Write out every line exactly, from the first line of the records below through the line that contains "genus: Aepyceros".
____________
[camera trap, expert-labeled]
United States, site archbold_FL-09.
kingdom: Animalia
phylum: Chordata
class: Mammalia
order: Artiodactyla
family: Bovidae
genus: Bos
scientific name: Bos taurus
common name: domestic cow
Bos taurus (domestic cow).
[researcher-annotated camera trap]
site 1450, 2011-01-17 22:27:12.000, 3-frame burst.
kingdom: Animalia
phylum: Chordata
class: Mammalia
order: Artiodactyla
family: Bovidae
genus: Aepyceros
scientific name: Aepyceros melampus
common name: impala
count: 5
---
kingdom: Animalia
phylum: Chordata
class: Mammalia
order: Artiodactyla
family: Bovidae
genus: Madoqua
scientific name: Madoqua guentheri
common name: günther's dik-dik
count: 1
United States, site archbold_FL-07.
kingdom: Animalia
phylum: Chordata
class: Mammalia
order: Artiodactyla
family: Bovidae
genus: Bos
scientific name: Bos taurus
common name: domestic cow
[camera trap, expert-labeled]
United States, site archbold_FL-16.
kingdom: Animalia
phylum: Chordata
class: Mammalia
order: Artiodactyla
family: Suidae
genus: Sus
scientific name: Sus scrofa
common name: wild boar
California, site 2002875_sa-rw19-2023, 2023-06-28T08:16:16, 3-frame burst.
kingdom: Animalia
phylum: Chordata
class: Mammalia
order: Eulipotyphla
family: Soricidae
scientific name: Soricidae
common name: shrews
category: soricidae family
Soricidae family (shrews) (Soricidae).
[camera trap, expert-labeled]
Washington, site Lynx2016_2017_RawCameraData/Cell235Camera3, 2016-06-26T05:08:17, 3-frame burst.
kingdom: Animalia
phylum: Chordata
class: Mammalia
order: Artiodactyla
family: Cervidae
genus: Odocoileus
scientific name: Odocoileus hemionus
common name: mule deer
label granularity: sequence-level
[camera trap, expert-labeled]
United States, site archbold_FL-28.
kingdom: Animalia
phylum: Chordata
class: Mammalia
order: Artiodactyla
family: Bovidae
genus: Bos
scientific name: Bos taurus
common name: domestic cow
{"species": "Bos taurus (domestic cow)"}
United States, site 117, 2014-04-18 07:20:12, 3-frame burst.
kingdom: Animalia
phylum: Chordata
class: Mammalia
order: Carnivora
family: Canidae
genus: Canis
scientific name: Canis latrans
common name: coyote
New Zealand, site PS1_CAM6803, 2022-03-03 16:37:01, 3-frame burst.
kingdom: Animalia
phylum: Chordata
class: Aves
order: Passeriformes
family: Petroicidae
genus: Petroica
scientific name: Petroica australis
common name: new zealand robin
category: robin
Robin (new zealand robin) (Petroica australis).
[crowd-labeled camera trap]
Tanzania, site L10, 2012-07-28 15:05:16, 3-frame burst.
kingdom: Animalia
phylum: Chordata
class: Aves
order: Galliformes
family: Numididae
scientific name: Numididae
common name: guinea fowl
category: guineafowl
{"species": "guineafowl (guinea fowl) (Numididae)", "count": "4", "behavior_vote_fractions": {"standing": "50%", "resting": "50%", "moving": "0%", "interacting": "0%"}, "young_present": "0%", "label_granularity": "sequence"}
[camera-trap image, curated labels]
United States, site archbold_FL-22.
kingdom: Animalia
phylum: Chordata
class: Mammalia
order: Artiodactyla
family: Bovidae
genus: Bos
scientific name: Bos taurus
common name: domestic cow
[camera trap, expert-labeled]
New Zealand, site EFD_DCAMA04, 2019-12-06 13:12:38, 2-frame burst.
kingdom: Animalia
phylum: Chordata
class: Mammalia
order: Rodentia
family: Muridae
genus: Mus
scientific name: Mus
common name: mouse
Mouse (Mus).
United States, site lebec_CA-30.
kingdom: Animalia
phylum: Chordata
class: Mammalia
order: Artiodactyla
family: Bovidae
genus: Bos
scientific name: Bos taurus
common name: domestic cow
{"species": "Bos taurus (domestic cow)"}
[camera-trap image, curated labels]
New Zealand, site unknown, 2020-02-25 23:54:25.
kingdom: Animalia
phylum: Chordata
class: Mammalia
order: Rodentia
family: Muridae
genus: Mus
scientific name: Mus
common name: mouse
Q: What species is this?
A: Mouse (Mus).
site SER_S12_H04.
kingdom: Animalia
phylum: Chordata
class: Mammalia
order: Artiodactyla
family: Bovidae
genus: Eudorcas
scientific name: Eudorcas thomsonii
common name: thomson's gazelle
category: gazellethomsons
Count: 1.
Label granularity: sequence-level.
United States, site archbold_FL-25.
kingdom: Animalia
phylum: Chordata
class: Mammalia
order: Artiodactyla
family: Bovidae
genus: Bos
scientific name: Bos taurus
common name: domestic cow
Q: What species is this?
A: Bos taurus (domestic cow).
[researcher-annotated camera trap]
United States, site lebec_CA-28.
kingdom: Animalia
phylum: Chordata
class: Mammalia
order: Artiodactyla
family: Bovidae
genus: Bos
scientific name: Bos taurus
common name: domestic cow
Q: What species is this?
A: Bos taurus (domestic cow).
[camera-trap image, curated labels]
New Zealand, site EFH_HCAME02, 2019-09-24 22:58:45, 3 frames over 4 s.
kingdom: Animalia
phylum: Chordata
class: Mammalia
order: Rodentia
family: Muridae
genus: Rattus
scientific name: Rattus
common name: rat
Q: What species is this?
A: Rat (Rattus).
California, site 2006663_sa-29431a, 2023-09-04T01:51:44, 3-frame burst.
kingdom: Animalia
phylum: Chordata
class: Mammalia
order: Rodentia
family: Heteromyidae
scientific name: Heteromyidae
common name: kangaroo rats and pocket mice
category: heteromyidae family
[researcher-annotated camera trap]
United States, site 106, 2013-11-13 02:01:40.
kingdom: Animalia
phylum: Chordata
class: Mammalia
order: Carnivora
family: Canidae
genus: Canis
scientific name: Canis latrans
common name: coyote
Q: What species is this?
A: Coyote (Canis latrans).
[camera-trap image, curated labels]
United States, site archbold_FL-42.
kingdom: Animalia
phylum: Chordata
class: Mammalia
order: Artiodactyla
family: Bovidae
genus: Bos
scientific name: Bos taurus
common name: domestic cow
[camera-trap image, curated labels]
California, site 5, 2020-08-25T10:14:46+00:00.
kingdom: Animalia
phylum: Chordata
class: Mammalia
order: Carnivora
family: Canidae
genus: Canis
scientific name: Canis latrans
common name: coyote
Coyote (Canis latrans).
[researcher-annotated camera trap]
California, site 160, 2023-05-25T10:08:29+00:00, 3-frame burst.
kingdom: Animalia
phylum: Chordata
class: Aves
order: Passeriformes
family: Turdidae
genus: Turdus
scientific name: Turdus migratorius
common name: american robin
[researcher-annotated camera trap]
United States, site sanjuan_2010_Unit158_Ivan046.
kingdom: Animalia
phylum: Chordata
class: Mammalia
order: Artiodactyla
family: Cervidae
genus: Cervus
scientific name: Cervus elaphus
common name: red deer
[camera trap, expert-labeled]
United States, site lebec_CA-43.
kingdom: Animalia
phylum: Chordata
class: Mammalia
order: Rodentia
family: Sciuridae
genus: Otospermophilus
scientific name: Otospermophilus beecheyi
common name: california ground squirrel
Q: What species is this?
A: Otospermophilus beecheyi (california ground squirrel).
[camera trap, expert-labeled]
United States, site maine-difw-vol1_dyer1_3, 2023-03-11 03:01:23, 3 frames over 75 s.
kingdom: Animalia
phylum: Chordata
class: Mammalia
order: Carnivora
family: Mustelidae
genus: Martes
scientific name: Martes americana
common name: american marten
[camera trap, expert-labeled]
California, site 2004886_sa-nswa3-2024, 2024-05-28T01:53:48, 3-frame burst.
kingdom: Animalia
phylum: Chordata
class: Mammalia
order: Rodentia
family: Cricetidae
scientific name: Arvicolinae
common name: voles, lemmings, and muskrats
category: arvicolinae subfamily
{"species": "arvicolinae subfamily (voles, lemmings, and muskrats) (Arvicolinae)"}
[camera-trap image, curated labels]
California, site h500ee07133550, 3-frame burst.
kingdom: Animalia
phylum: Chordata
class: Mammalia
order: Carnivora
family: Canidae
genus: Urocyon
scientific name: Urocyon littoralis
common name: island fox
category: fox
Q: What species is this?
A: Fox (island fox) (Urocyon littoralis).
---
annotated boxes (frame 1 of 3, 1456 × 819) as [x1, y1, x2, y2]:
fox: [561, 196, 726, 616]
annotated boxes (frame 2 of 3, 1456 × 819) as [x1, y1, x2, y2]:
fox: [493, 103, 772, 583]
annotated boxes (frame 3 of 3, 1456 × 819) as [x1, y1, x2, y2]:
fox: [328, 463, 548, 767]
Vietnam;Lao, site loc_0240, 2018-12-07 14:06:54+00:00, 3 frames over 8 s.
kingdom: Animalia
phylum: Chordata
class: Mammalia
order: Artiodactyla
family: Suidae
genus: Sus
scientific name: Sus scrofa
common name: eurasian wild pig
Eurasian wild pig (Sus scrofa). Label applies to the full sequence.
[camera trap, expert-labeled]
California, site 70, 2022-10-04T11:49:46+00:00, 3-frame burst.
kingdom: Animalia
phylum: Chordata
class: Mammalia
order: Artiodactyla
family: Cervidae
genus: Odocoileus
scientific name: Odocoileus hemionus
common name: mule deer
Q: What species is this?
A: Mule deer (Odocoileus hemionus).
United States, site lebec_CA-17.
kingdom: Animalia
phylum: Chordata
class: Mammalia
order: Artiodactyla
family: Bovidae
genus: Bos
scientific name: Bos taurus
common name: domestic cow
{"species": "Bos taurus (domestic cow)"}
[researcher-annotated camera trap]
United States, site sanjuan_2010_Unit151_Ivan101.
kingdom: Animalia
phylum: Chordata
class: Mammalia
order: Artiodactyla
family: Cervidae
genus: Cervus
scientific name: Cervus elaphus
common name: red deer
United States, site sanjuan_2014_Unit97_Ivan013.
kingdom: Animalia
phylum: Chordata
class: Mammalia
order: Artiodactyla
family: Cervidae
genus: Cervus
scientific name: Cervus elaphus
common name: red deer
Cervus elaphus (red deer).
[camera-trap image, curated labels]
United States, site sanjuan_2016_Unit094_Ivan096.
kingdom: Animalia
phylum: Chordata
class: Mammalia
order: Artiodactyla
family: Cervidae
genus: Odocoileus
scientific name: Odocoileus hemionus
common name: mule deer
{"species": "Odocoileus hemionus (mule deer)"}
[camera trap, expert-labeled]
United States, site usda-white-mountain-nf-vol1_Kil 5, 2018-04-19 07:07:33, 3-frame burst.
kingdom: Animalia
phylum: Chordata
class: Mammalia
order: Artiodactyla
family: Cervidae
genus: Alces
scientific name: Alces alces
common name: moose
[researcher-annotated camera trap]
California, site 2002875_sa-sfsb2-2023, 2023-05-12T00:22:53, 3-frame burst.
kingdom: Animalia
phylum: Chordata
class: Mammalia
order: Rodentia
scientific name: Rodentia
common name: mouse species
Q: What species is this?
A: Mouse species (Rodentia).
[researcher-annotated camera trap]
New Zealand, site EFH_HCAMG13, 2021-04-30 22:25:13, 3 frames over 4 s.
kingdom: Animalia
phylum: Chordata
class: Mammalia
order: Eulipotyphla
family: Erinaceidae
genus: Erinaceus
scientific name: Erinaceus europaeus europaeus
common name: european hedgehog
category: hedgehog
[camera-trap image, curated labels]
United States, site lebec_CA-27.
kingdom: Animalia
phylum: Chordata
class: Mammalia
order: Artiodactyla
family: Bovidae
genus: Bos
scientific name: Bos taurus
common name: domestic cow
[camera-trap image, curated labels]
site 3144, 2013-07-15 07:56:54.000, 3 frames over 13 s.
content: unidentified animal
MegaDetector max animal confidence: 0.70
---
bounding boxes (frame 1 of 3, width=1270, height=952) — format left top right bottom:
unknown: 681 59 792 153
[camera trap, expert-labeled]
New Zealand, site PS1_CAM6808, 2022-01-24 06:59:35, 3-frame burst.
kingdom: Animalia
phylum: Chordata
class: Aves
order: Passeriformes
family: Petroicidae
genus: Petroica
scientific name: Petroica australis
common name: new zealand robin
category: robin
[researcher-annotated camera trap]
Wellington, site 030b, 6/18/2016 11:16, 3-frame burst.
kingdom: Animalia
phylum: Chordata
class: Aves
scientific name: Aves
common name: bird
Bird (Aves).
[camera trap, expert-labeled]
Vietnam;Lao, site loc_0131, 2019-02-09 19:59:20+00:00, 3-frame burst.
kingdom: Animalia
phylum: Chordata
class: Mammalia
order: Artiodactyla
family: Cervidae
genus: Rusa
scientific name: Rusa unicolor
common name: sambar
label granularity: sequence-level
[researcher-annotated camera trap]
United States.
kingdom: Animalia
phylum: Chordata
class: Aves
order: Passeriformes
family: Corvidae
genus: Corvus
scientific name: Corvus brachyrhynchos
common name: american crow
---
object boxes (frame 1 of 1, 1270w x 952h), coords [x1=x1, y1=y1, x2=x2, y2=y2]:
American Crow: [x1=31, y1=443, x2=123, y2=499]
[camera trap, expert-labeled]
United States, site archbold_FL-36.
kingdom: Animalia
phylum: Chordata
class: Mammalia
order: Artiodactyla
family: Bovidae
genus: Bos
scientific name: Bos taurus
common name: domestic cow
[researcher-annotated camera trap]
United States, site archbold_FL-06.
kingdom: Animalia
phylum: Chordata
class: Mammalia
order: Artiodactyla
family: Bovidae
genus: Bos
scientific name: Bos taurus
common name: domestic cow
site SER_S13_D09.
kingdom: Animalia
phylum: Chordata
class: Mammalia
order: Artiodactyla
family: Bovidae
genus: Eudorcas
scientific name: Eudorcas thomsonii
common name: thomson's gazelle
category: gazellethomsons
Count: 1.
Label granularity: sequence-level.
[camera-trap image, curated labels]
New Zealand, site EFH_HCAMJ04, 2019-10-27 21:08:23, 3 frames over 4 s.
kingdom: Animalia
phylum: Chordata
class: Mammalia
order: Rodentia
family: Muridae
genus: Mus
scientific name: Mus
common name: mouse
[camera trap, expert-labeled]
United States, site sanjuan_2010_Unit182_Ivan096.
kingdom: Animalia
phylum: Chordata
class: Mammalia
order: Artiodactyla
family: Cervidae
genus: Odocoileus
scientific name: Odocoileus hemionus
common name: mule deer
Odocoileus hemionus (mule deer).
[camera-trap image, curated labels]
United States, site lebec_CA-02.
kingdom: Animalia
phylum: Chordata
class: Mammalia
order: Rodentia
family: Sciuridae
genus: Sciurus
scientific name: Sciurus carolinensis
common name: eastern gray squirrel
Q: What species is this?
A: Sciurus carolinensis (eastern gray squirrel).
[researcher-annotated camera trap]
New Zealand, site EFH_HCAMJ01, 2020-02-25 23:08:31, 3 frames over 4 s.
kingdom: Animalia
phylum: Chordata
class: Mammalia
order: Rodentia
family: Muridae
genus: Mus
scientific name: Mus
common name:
____________
Solution>
[camera trap, expert-labeled]
United States, site archbold_FL-09.
kingdom: Animalia
phylum: Chordata
class: Mammalia
order: Artiodactyla
family: Bovidae
genus: Bos
scientific name: Bos taurus
common name: domestic cow
Bos taurus (domestic cow).
[researcher-annotated camera trap]
site 1450, 2011-01-17 22:27:12.000, 3-frame burst.
kingdom: Animalia
phylum: Chordata
class: Mammalia
order: Artiodactyla
family: Bovidae
genus: Aepyceros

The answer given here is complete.